I was wide awake at 4 a.m. this morning anxious about my anxiety. The Klonopin just wasn’t cutting it last night.
I started thinking about my anxiety and how it all started for me as child: Fear of being abducted, never to return home again. (I often daydreamed as a child about being adopted, and that my kind, loving birth mother would come and take me away one day. Yeah, I know I’m fucked up. And that’s a different kind of abduction than the one I’m about to talk about.)
Anyway, I digress. It was 1981, and Adam Walsh had been abducted and killed in south Florida (not too far from where I lived at the time). His decapitated head was found floating down a river or canal or something. I was 8. I was terrified. Even in my young (crazy) mind, I wondered — with bile frothing in my throat — whether the kidnapper had cut off his head before or after his was dead.
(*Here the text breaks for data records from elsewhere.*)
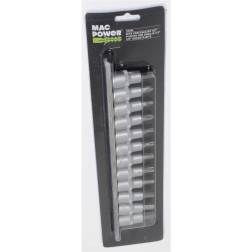 Bits Com Encaixe 12" 12un  Mac Power MAC POWER - 1250860150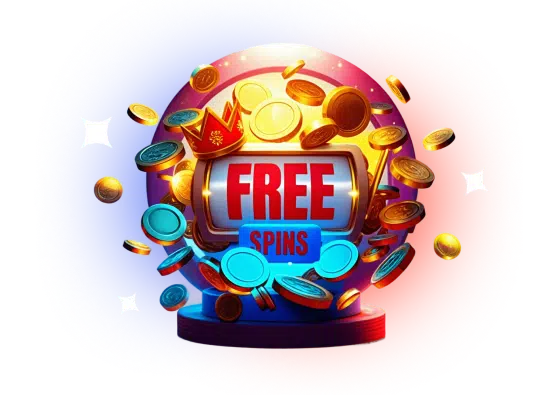 Casinonic Free Spins Visual Guide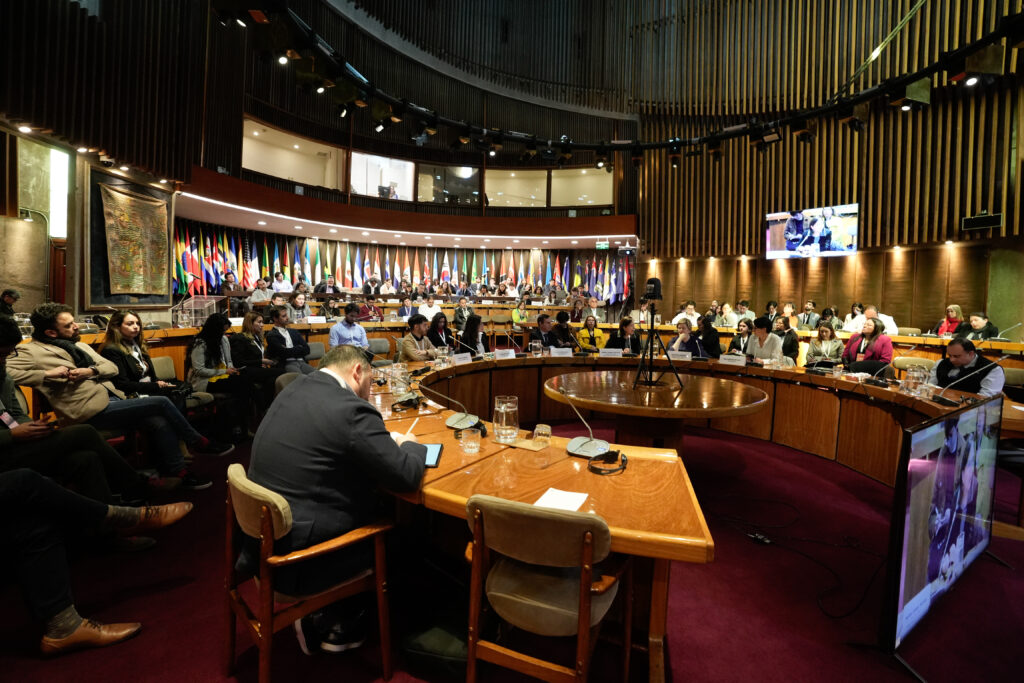 Lanzamiento del primer Índice Latinoamericano de Inteligencia Artificial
And so started the first shades of anxiety in my life. I did not want to walk to school alone, fearful that I would end up chopped to bits and distributed into individual Ziploc baggies. Yet my mother insisted I walk, deeming the car riders “lazy.” It was not a long journey in retrospect: when I go home to visit, I chuckle at how close my old elementary school is to my house. A third of mile, perhaps? But in the mind of a kidnapper-phobic 8-year-old, it was a 25-mile hike through dark alleys filled with leering men.
Prior to leaving for school each morning, my mother insisted on a good, hearty breakfast. “You can’t have a good day without a good breakfast” was her motto, force-feeding me eggs and cream of wheat, which would end up in piles of barf on the floor. That’s how upsetting my walks to school were: I literally made myself sick in anticipation.
Disturbed by my daily breakfast regurgitation, she took me to several doctors to determine the physical cause.